Письменные задания →
A. Перечислите все фамилии знатных родов, названные в стихотворной строфе из статьи.
B. Воспроизведите дословно отрывок статьи от слов «Лбы низкие прикрыты» до слов «вот такая кристаллизация.» включительно.

Статья →
»»

Михаил Леонидович, строки о Леонардо действительно пришли к вам в больнице?

Совершенно верно. До этого я увлекся просто его биографией и не думал писать о нем, тем более пьесу, тем более трагедию, тем более в стихах. Я интересовался им как человеком творчества. А творчеством, самим механизмом творчества, если можно так выразиться, я интересовался всегда. И пройти в этом смысле мимо Леонардо невозможно, потому что это первый образец, причем универсальный образец. И увлекаясь изобретательством, и биологией, и бог знает чем, эпохой Возрождения в том числе, я искал какие-то ключи к творчеству, — как я потом обозначил их для себя, — ключи полета. Толчком же послужила подготовка к юбилею Леонардо в 1952 году, — вон когда еще вся эта история затевалась. Со мной произошло то же самое, что и с моим героем, но только в других обстоятельствах. Стихи — во всяком случае, песни — я писал всегда, но в тот период я был так перенасыщен Леонардо, всем его обликом, подробностями его жизни, окружающей обстановки, что доработался до полного нервного истощения и попал в больницу. И там однажды ночью мне пришла в голову строчка: “тяжелое дыхание трагедии”. Я вдруг почувствовал какой-то ритм, и тогда же возникла строфа, которая в пьесу не вошла:

Тяжелые крутые подбородки,

Лбы низкие прикрыты волосами.

Все отпрыски фамилий знаменитых:

Медичи, Сфорца, Борджа, Малатеста.

Проламывают головы друг другу,

За два дуката отравить готовы,

И каждый норовит в государи…

Вот какие это были стихи, из которых возникло все остальное. Я тогда занимался живописью, историей живописи эпохи Возрождения, и от перенасыщения, видимо, и пошла вот такая кристаллизация.

Я сам был перепуган — уж не с ума ли сошел, все думал, с какой стати я, живописец, буду все это писать? Песни одно, а трагедия, сами понимаете, это совершенно другое. И — не смог удержаться…»

««

Исходные данные →
»»

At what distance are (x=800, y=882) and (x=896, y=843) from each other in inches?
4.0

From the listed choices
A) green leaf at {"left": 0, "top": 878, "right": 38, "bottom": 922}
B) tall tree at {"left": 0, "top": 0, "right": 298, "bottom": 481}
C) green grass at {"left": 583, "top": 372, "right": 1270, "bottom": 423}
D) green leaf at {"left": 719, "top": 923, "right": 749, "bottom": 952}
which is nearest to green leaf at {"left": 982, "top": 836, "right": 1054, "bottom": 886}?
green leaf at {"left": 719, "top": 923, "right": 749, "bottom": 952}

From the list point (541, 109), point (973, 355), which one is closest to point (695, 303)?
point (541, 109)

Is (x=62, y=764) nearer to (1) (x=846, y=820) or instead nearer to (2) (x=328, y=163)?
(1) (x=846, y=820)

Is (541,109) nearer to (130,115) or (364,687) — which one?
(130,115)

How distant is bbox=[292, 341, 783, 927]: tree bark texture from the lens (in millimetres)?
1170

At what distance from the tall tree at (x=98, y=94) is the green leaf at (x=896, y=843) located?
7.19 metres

««

Ответы к заданиям →
A. Медичи, Сфорца, Борджа, Малатеста.

B.
Лбы низкие прикрыты волосами.

Все отпрыски фамилий знаменитых:

Медичи, Сфорца, Борджа, Малатеста.

Проламывают головы друг другу,

За два дуката отравить готовы,

И каждый норовит в государи…

Вот какие это были стихи, из которых возникло все остальное. Я тогда занимался живописью, историей живописи эпохи Возрождения, и от перенасыщения, видимо, и пошла вот такая кристаллизация.